[[ Records shown open ]]
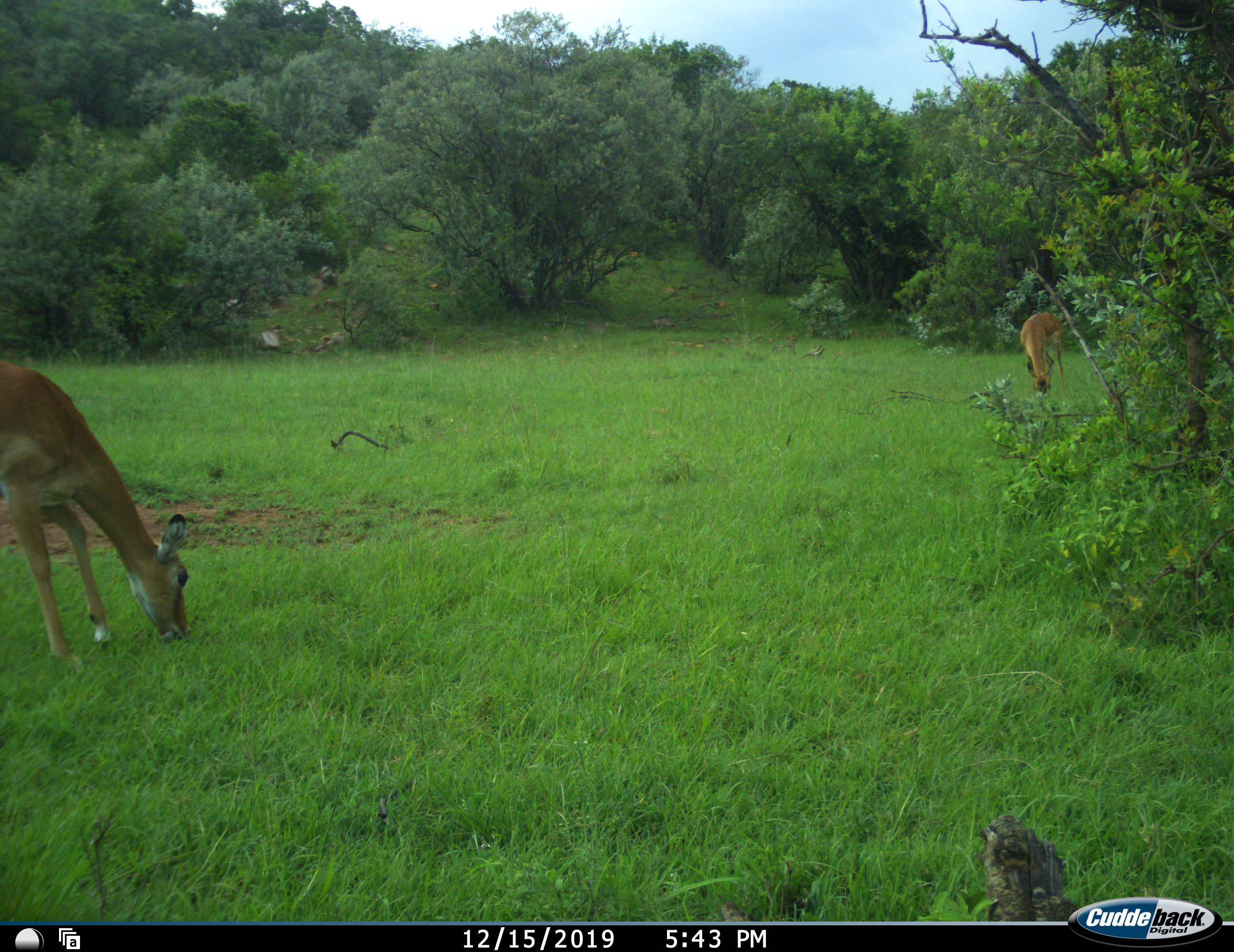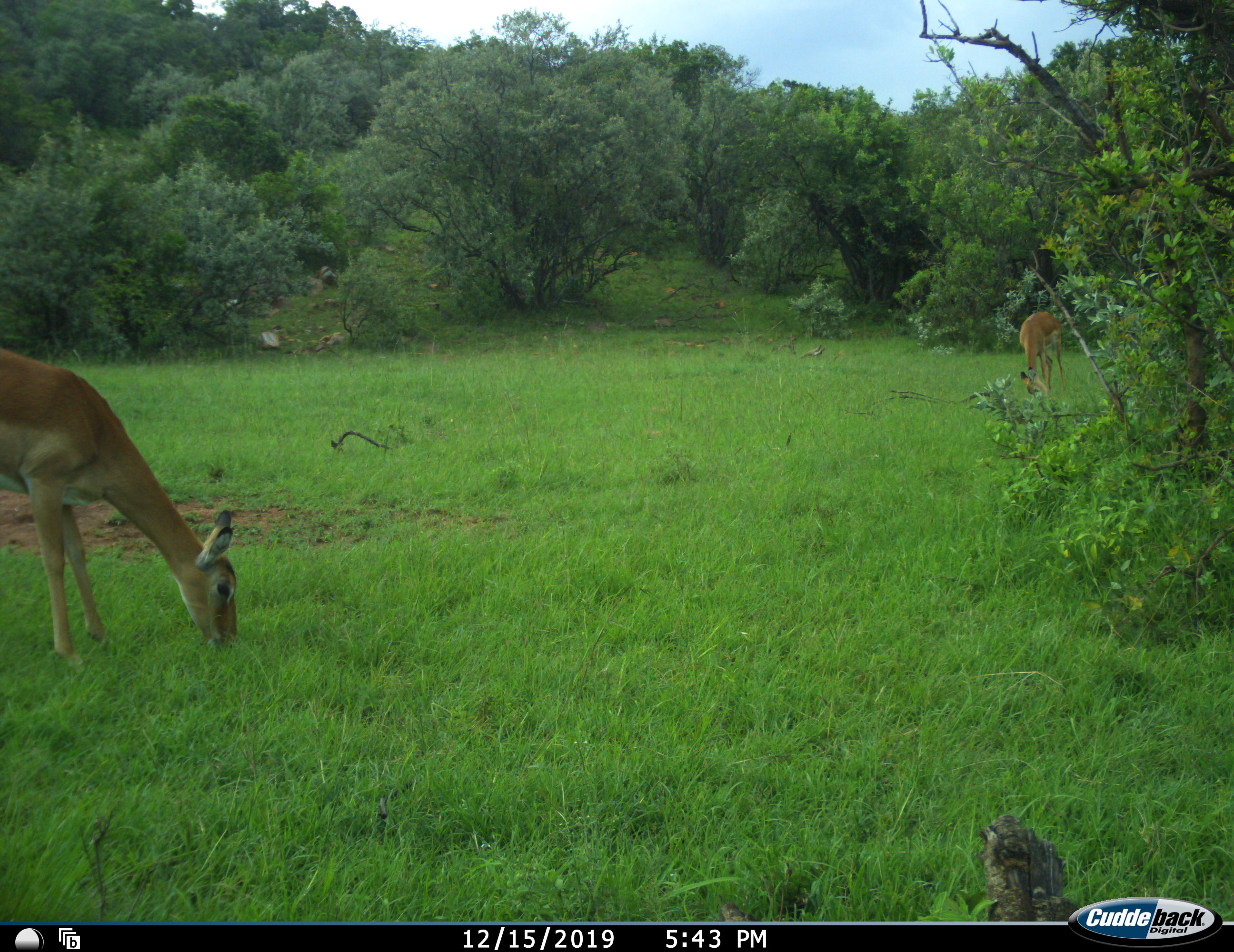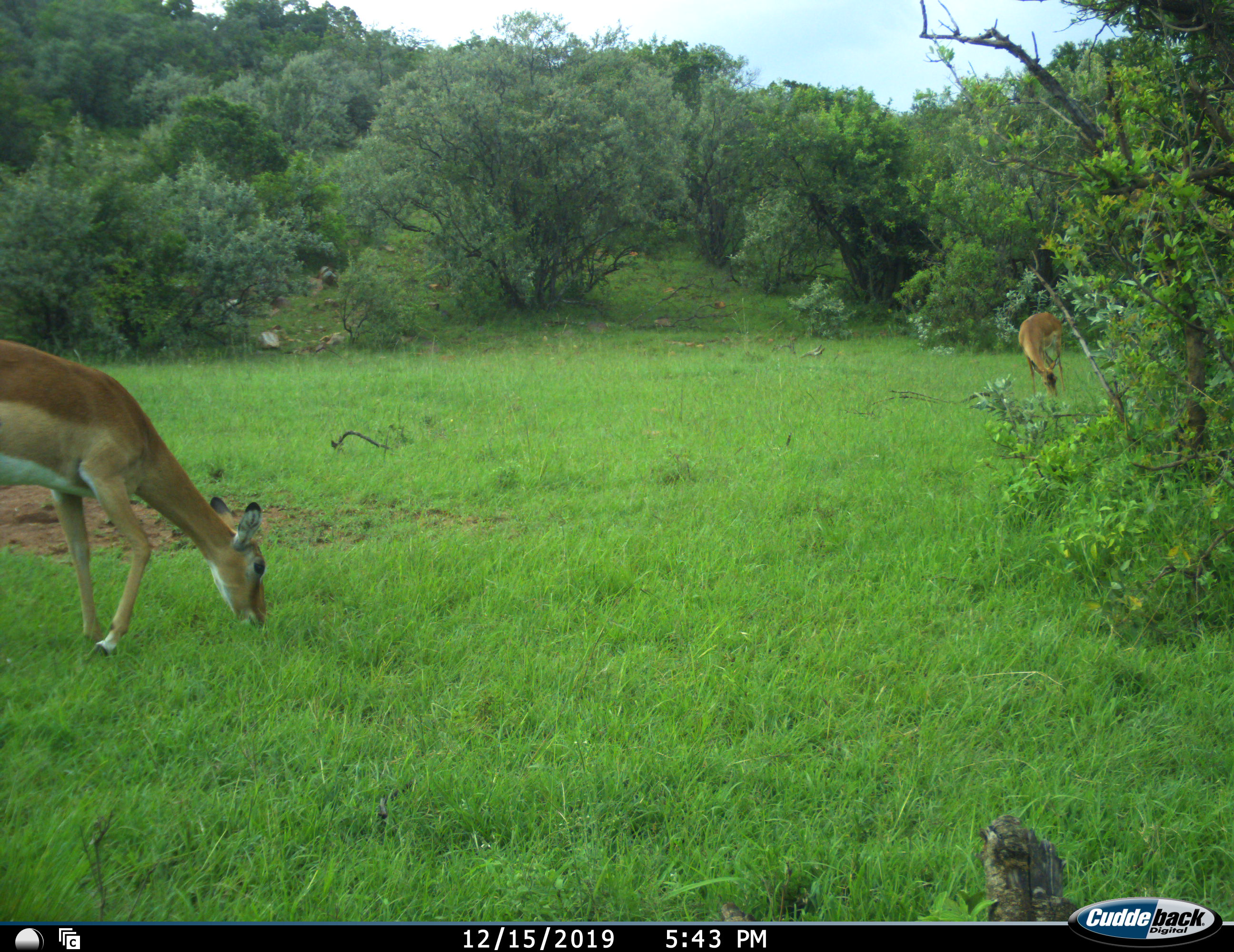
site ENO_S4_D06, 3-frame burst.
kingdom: Animalia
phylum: Chordata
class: Mammalia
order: Artiodactyla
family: Bovidae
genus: Aepyceros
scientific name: Aepyceros melampus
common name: impala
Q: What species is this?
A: Impala (Aepyceros melampus).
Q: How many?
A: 2.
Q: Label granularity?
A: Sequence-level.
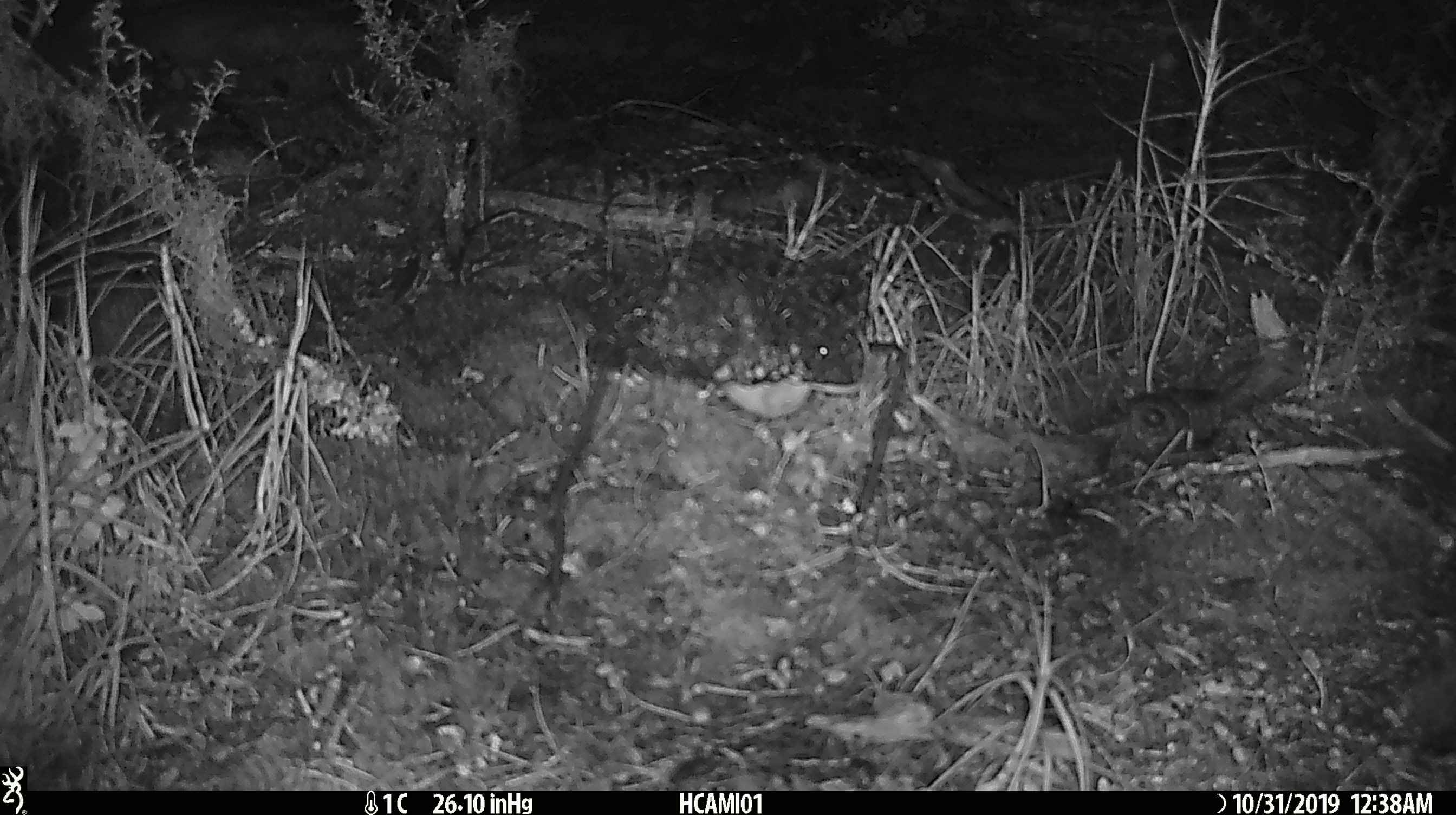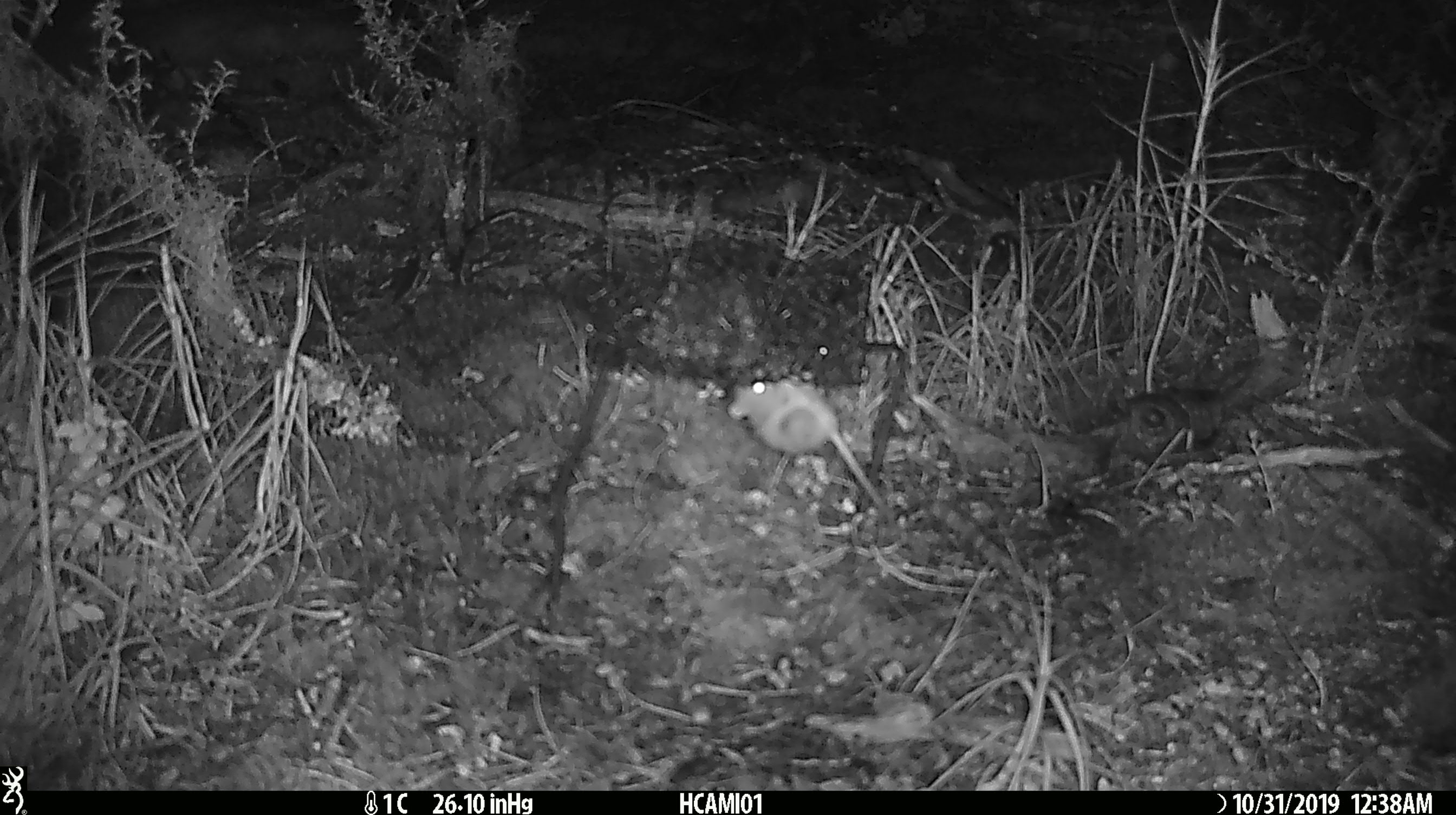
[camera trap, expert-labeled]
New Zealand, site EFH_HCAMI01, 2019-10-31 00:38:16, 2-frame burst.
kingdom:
[[ Records shown closed ]]
Please return exactly the lines above, from where the listing starts to the line holding "[camera trap, expert-labeled]", inclusive, with the pictures omitted.

site ENO_S4_D06, 3-frame burst.
kingdom: Animalia
phylum: Chordata
class: Mammalia
order: Artiodactyla
family: Bovidae
genus: Aepyceros
scientific name: Aepyceros melampus
common name: impala
Q: What species is this?
A: Impala (Aepyceros melampus).
Q: How many?
A: 2.
Q: Label granularity?
A: Sequence-level.
[camera trap, expert-labeled]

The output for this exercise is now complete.